▶ _Travail à faire_:
(1) Réécrivez plus brièvement le paragraphe de l'article qui commence par « Il s'agit du vide », sans perdre ses faits principaux.
(2) Recopiez tel quel le passage de l'article allant de "Il s’agit du" jusqu'à "de Gauche (FdG).".
(3) Rédigez la suite de l'article sur la campagne présidentielle française à partir de sa dernière phrase.

▶ _Article_:
╭──

12 avril 2012 – Nous avions déjà trempé notre plume, nous l’avouons, dans une encre goguenarde, un rien méprisante, à peine amère mais déjà haussant les épaules (c’est une encre aux capacités révolutionnaires), avant de nous mettre à un texte sur la campagne des présidentielles françaises. Nous avons dû changer d’encrier, – in extremis, certes, comme nous l’indique notre titre, – mais quoi, il ne faut pas bouder, sinon son plaisir, dans tous les cas son intérêt…

Il s’agit du vide jusqu’alors mesuré presque scientifiquement du non-débat en matière de politique extérieure, de politique de sécurité nationale, en fait de ce qui reviendrait à une “politique de la grande crise de notre contre-civilisation”, de notre “crise haute”. Ce vide s’est dissipé, grâce en soit rendu et quoique l’on pense de lui par ailleurs, au candidat Mélenchon, ci-devant meneur du Front de Gauche (FdG).

On connaît notre conception générale selon laquelle nous nous trouvons au cœur d’une situation caractérisée non pas par la succession d’une crise après d’autres, même si l’une ou l’autre crise peut avoir un aspect se rapprochant du fondamental, mais caractérisée simplement par la crise fondamentale de notre civilisation devenue contre-civilisation. L’affrontement dans cette crise se fait en termes de forces déstructurantes et de forces structurantes, de poussées du Système et de résistances antiSystème. Cette question de la crise fondamentale, ou crise haute, ne peut être pensée qu’en termes globaux, sans bornes ni limites économiques, géographiques et politiques ; et cette “globalisation”-là, catastrophique miroir brisé du rêve déchu de la globalisation vertueuse du Système, se fait sous la pression d’un système du technologisme agonisant et par le canal d’un système de la communication aux effets très puissants et très ambigus (Janus), qui constitue aujourd’hui le facteur principal de la puissance.

╰──

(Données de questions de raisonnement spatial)
╭──

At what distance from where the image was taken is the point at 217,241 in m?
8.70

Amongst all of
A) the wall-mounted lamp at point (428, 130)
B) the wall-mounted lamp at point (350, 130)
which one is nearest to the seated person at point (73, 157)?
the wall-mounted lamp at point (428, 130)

╰──

▶ _Réponses ci-dessous_:
(1) Le non-débat sur la politique extérieure et la sécurité nationale, c'est-à-dire sur une politique face à la « crise haute » de notre contre-civilisation, formait jusqu'alors un vide presque scientifiquement mesuré. Ce vide s'est dissipé grâce au candidat Mélenchon, ci-devant meneur du Front de Gauche (FdG).

(2)
Il s’agit du vide jusqu’alors mesuré presque scientifiquement du non-débat en matière de politique extérieure, de politique de sécurité nationale, en fait de ce qui reviendrait à une “politique de la grande crise de notre contre-civilisation”, de notre “crise haute”. Ce vide s’est dissipé, grâce en soit rendu et quoique l’on pense de lui par ailleurs, au candidat Mélenchon, ci-devant meneur du Front de Gauche (FdG).

(3)
Toutes les crises nationales actuelles sont des succédanés nationaux, avec les caractères spécifiques qui vont avec, de la grande crise fondamentale, et elles sont, si l’on veut, “multidisciplinaires” ; par évidence du propos, aucun pays n’échappe à sa crise intérieure puisque l’influence directe de la grande crise l’implique nécessairement. Un pays qui ne débat pas sérieusement et prioritairement de sa politique extérieure et de sécurité nationale au sens le plus large ne débat pas de sa politique générale de crise, y compris des effets de la grande crise d’un point de vue intérieur, c’est-à-dire de sa propre crise soi-disant “nationale” ; il ne débat donc de rien de sérieux et abandonne sa seule priorité nationale aux autres, ou, plus justement dit, aux évènements eux-mêmes. (On ajoutera pour la France que les références du débat à l’Europe dans la campagne ne brisent rien de cet emprisonnement ; en débattant de l’Europe comme ils l’ont fait jusqu’ici, la plupart des candidats débattaient d’une Europe immuable, inchangeable telle qu’elle l’est actuellement et qui ne peut être changée, c’est-à-dire d’une Europe-Système qui est une de causes de la crise fondamentale qu’on s’interdit de mettre en cause ; c’est débattre de la crise selon les arguments d’une chose qui en est un des moteurs et une cause opérationnelle constante, – c’est-à-dire débattre de rien. Cela revient à élargir le vide du débat électoral de la dimension nationale à la dimension européenne…)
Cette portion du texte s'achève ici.